And nearly always ends on a grim note.
Some of these horror movies are just plain strange no matter how many times you watch them, some pack the biggest punch on first viewing when knowing little about them, while others writhe wilder and wilder the more your mind tries to straddle them. Some start meek and mild and get steadily creepier, while others lure you into a false sense of security only to throw down their Ace of Spades, their Black Bitch, in the denouement, causing a meltdown in the viewer.
The spectre of the supernatural frequently plays a major part, and if the premise is not from somewhere within the twilight zone, then it’s those ominous scenarios where everything appears normal, but something is dreadfully, dreadfully wrong.
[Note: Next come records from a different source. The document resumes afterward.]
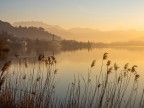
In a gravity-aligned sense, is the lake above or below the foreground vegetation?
below

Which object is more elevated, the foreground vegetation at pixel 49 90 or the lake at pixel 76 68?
the foreground vegetation at pixel 49 90

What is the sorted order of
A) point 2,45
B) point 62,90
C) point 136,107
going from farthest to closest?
point 62,90
point 136,107
point 2,45

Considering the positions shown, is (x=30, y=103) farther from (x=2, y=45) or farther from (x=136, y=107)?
(x=136, y=107)

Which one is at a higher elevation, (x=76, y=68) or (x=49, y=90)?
(x=49, y=90)

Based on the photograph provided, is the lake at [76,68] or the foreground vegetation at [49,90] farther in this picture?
the lake at [76,68]

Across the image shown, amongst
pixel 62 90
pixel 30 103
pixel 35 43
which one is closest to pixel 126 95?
pixel 62 90

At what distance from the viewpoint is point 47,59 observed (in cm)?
863

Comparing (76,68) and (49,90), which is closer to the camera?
(49,90)

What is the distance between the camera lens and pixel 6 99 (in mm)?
8031

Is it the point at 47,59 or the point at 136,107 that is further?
the point at 136,107

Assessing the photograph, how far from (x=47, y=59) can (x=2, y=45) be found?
219 centimetres

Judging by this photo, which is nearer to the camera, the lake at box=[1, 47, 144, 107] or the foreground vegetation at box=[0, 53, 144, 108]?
the foreground vegetation at box=[0, 53, 144, 108]

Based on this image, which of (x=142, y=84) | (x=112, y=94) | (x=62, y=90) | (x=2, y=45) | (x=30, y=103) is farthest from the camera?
(x=142, y=84)

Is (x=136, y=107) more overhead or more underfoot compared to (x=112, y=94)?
more underfoot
A genuinely nightmarish horror movie can pierce, or tear, and can even ruin the most jaded horror movie enthusiast, as they refuse to play by the rules of the game. Not just a haunting experience, these movies can be downright harrowing. Bad dreams certainly don’t play by the rules – and, let’s face it, there’s no such thing as lucid nightmaring. Spooky is for kids, nightmare movies are strictly for the mature.
There are horror movies – but not many – from way back that definitely capture some of these elements, and there’s no denying just how influential and inspirational these movies have been on the genre as whole, however their technical trappings, stylistic structure, and performance aesthetic prevent them from being as nightmare palpable as the modern horror movie. However a few movies worth noting are F. W. Murnau’s Nosferatu (1922), Carl Dreyer’s Vampyr (1932), Erie C. Kenton’s Island of Lost Souls (1932), Val Lewton’s Cat People (1940), and Don Siegel’s Invasion of the Body Snatchers (1956).
There are many genuine nightmare horror movies, so here then, plucked from the Darkness, are twenty-five from the last forty years that carve a dark poetry from the spilled blood of a nightmare.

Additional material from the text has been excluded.